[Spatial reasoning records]
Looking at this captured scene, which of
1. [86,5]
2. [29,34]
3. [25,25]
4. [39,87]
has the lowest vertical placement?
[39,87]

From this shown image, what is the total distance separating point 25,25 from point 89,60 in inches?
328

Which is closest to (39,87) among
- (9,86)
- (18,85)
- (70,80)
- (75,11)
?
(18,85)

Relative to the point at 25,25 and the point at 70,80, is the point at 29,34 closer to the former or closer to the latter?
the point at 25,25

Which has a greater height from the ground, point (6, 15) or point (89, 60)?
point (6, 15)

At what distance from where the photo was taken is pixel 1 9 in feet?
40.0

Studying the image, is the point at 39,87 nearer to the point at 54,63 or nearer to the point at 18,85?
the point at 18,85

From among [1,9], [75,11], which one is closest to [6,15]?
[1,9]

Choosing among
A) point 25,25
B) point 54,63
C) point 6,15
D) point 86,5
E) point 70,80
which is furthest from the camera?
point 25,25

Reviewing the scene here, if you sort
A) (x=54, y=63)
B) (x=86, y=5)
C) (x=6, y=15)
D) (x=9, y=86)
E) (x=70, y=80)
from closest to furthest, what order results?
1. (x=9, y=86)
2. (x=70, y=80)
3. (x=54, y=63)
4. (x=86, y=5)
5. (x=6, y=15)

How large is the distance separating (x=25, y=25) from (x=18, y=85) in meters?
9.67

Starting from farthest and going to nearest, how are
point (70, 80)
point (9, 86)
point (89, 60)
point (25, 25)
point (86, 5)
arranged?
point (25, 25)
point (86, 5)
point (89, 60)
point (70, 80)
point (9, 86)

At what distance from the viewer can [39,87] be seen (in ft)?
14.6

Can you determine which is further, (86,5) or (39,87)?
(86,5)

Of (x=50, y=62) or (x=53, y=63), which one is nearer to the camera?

## [Challenge]
Swap "closest" for "nearest" throughout the lines above, and give the lines back with nothing else changed.

## [Solution below]
Looking at this captured scene, which of
1. [86,5]
2. [29,34]
3. [25,25]
4. [39,87]
has the lowest vertical placement?
[39,87]

From this shown image, what is the total distance separating point 25,25 from point 89,60 in inches?
328

Which is nearest to (39,87) among
- (9,86)
- (18,85)
- (70,80)
- (75,11)
?
(18,85)

Relative to the point at 25,25 and the point at 70,80, is the point at 29,34 closer to the former or closer to the latter?
the point at 25,25

Which has a greater height from the ground, point (6, 15) or point (89, 60)?
point (6, 15)

At what distance from where the photo was taken is pixel 1 9 in feet?
40.0

Studying the image, is the point at 39,87 nearer to the point at 54,63 or nearer to the point at 18,85?
the point at 18,85

From among [1,9], [75,11], which one is nearest to [6,15]?
[1,9]

Choosing among
A) point 25,25
B) point 54,63
C) point 6,15
D) point 86,5
E) point 70,80
which is furthest from the camera?
point 25,25

Reviewing the scene here, if you sort
A) (x=54, y=63)
B) (x=86, y=5)
C) (x=6, y=15)
D) (x=9, y=86)
E) (x=70, y=80)
from nearest to furthest, what order results?
1. (x=9, y=86)
2. (x=70, y=80)
3. (x=54, y=63)
4. (x=86, y=5)
5. (x=6, y=15)

How large is the distance separating (x=25, y=25) from (x=18, y=85) in meters?
9.67

Starting from farthest and going to nearest, how are
point (70, 80)
point (9, 86)
point (89, 60)
point (25, 25)
point (86, 5)
arranged?
point (25, 25)
point (86, 5)
point (89, 60)
point (70, 80)
point (9, 86)

At what distance from the viewer can [39,87] be seen (in ft)?
14.6

Can you determine which is further, (86,5) or (39,87)?
(86,5)

Of (x=50, y=62) or (x=53, y=63), which one is nearer to the camera?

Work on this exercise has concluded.